Estimation by Maximum Likelihood
Up to now in the course, our dependent variable has been continous and distributed as $N(\mathbf{x}\beta,\sigma^2 I)$. There are many classes of problems for which the dependent variable is not normally distributed. Consider these examples:
 Whether a student is admitted ($y_i=1$) or not ($y_i=0$) to William and Mary.
 Foreign aid allocation. The US gives money to only a subset of recipient countries and therefore there are many foreign aid flows of zero. Plotting a histogram of aid flows shows many points are “stacked” on zero.

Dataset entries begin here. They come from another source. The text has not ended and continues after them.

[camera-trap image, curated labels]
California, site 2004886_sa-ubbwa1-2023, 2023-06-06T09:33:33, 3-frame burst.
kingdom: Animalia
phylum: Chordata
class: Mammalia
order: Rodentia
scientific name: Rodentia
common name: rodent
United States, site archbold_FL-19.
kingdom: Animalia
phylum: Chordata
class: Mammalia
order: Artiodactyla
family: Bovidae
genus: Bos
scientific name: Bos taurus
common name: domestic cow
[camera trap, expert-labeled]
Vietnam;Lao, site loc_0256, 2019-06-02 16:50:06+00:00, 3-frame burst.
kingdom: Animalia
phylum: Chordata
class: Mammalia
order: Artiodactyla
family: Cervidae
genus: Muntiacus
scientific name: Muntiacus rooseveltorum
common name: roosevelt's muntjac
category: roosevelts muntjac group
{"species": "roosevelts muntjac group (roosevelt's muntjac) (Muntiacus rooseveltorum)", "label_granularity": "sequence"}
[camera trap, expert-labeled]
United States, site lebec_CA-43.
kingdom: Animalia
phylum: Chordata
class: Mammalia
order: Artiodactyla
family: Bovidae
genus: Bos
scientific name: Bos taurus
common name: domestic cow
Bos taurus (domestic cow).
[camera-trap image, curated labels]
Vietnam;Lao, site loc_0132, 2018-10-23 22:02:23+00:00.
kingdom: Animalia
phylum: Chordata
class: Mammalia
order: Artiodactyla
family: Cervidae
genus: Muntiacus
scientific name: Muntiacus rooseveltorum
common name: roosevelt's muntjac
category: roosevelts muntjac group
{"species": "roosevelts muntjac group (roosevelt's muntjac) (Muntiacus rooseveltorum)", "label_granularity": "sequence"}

 Labor Supply: In problem set #1, over 1/3 of the sample worked zero hours.
 Duration of time on Unemployment Insurance: left skewed and not normally distributed and measured in integer counts (ie. weeks)
The important point about each of these empirical settings is that we can’t rely on OLS because our dependent variable, and hence, our model errors are not normally distributed.
A quick plot of working hours and predicted working hours following an OLS estimation highlite that visually speaking in Figure 1, a large spike in the histogram is occurring at zero hours. If we ignore the spike, and estimate OLS and plot predicted working hours, one sees that the model is forcing normality on our predicted dependent variable to the extent that it causes us to predict negative working hours for a sizable chunk of the sample. One might say “so what?”, as long as the estimated beta’s are ok we can use the model results for policy guidance even if model predictions are poor. To that end, consider the following monte carlo simulation.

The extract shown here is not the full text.